Risks and Challenges

While Capgemini’s early wins on emissions and renewables are impressive, relying on carbon credits introduces several risks. First, the market for high-quality credits is still nascent and prone to greenwashing. Without clear metrics, investors can’t verify whether these credits deliver real-world impact. Second, the cost of credible credits—particularly those tied to nature-based solutions or carbon capture—could eat into profit margins.

Meanwhile, the company’s ESG strategy is under scrutiny. While its renewable energy and remote work initiatives (e.g., reducing business travel emissions by 50% per employee by 2030) are laudable, critics argue that offsetting residual emissions risks becoming a crutch for harder-to-abate areas like supply chain logistics.

Market Reaction and Investor Considerations

Investors have taken note. Capgemini’s stock has outperformed peers in the IT services sector over the past year, rising 18% while the S&P Global 1200 ESG Index (SPGSESG) gained 12%. This suggests that markets are rewarding the company’s climate progress. However, without clarity on carbon credit costs or the quality of projects, this could reverse.

The company’s 2024 financial results hint at resilience: despite ESG investments, its operating margin held steady at 13.2%, and revenue grew 12% to €22.5 billion. But as carbon credit spending scales up, pressure on margins could intensify.

Conclusion: A Net-Zero Gamble with Mixed Odds

Capgemini’s ESG push is bold and forward-looking, with early wins in renewable energy and emission reductions. Its net-zero target, validated by SBTi, is a mark of credibility. However, the lack of specificity around carbon credit investments—both financially and in terms of project quality—remains a red flag.
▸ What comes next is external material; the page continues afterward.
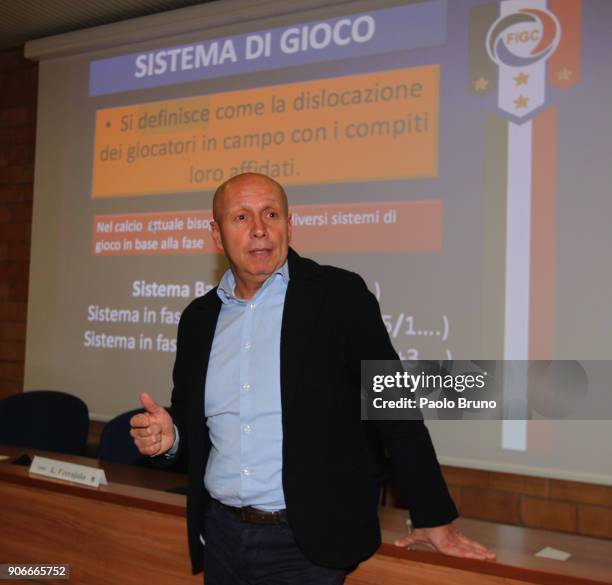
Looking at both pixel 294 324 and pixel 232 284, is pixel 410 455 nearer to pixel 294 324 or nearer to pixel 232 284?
pixel 294 324

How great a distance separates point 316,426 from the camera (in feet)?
4.51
The company’s 2024 performance offers hope: exceeding 2030 targets by a wide margin suggests that operational efficiency gains can offset some costs. Yet, the carbon credit strategy’s success hinges on transparency. If Capgemini can demonstrate that its credits meet ICVCM standards and provide clear cost breakdowns, investors will likely reward it further.

For now, the stock’s 18% outperformance versus ESG benchmarks is a vote of confidence—but markets won’t stay patient indefinitely. Capgemini’s next move? Disclosing the financial and qualitative details of its carbon credit portfolio. Until then, this gambit remains a work in progress.